City of Scranton v. Noll , 108 Pa. Super. 94 ( 1932 )


Menu:
  • Argued October 27, 1932. William Rees, plumbing inspector of the City of Scranton, complained before a police magistrate of a violation by defendant of the Act of June 7, 1901, P.L. 493 [as amended by Acts May 14, 1909, P.L. 840, and May 21, 1913, P.L. 276; 53 P.S. 2551-2630], in that he "did carry on or work at the business of plumbing in the City of Scranton, a second class city having a system of sewerage and water supply, without first securing a certificate or license to engage in or work at said business." The proceeding, summary in character, resulted in a fine, and permission was given by the court of quarter sessions of Lackawanna County to appeal to that court, when the charge was heard de novo.
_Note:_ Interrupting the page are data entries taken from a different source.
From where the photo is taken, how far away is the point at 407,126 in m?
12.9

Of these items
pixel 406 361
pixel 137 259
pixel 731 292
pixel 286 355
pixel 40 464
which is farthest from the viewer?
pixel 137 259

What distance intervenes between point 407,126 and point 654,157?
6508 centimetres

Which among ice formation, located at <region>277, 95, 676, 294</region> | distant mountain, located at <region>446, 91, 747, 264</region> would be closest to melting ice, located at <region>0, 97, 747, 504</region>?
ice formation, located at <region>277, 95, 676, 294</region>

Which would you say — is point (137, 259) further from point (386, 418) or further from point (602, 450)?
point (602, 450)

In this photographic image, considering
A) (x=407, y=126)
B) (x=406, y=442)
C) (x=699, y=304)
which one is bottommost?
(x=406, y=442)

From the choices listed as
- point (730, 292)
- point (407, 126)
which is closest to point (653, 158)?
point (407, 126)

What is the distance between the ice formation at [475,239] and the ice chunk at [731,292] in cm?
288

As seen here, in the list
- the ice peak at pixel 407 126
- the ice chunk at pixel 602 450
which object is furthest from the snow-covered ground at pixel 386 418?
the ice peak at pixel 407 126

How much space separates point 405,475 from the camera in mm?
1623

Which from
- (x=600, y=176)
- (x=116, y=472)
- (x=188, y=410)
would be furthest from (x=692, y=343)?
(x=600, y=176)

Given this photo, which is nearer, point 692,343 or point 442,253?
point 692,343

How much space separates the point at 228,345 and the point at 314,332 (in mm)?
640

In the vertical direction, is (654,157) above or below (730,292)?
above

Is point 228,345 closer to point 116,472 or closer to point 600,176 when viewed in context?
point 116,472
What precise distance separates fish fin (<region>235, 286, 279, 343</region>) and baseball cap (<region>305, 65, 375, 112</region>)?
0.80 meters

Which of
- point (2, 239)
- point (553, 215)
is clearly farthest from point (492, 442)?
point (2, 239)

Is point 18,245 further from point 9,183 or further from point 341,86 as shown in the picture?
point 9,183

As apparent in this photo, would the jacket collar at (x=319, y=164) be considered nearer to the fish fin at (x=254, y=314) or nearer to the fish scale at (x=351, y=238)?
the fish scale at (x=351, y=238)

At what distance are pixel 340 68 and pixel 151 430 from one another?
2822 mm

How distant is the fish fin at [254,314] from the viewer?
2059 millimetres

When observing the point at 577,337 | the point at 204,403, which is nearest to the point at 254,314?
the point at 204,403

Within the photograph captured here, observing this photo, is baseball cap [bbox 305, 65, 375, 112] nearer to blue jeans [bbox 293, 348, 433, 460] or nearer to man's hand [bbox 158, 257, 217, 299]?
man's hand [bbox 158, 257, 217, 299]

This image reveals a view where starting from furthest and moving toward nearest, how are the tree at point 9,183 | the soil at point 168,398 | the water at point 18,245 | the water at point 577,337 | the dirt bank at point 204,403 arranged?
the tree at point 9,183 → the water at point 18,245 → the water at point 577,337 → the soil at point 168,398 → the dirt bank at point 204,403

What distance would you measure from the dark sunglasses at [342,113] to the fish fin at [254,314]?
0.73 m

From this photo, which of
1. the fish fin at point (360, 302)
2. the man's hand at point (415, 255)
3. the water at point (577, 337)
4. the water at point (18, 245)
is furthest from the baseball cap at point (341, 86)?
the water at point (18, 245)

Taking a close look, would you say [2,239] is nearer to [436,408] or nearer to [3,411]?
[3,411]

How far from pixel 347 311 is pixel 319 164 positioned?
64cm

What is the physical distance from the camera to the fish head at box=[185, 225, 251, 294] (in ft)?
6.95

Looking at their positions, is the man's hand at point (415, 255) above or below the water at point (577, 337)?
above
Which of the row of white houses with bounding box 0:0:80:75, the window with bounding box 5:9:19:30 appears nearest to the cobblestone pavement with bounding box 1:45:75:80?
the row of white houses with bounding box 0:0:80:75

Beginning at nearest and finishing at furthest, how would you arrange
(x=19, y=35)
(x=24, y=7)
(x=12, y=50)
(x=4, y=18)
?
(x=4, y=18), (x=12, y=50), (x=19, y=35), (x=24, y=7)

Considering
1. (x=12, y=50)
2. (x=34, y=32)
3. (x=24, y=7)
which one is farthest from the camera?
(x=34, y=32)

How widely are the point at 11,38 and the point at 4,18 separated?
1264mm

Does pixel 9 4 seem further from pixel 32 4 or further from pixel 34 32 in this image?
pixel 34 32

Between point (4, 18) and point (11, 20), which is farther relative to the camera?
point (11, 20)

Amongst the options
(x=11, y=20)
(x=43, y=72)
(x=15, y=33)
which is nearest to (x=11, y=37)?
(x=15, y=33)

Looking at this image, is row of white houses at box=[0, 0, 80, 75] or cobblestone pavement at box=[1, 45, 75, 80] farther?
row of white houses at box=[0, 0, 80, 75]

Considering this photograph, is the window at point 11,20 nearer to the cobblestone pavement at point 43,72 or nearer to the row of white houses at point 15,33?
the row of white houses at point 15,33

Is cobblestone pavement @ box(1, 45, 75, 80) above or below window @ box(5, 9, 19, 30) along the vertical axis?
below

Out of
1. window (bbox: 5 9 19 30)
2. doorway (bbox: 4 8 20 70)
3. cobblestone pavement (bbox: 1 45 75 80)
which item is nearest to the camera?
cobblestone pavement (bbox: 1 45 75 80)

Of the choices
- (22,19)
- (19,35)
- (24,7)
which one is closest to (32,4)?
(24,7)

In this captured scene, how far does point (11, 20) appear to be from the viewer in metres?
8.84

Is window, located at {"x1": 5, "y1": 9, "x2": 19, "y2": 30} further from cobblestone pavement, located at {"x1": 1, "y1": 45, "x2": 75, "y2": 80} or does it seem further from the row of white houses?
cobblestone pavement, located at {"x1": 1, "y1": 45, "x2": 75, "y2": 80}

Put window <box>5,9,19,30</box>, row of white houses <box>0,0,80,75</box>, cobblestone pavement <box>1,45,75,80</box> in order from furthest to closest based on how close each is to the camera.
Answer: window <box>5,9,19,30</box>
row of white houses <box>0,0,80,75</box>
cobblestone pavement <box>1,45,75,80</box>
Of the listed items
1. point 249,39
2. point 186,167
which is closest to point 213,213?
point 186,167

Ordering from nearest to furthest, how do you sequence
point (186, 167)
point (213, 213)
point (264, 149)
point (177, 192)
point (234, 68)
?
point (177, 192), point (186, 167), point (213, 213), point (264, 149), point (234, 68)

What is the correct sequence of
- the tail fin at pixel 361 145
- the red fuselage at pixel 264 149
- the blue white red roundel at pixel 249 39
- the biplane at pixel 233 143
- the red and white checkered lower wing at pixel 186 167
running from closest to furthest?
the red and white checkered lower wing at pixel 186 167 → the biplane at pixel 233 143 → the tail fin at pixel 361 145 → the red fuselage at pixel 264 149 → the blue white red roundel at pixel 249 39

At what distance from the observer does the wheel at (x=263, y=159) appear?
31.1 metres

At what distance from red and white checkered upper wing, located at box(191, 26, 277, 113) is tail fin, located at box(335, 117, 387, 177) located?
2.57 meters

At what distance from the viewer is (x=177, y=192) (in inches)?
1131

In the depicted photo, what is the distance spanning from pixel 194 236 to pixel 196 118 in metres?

After hearing, the court entered this judgment: "Now, June 15, 1932, the defendant is adjudged not guilty." An appeal without special allowance was then taken to this court.

    We have carefully reconsidered the former decisions of this court, and are all of the opinion that the appeal must be quashed.

    After a hearing de novo by the court of quarter sessions, there was a judgment by that court in language that cannot be misunderstood that the defendant was not guilty — a distinct and unequivocal judgment of acquittal. This brings the case clearly within the principles laid down in Com. v. Preston, 92 Pa. Super. 159, and Com. v. Benson, 94 ib. 10. The judgment here entered by the lower court was final, and no appeal therefrom lies to this court. The appellant *Page 96 has called our attention to the case of Com. v. Forrest, 170 Pa. 40,32 A. 652, but in that case the right to appeal was not questioned or considered.

    The appeal is quashed at the cost of the appellant.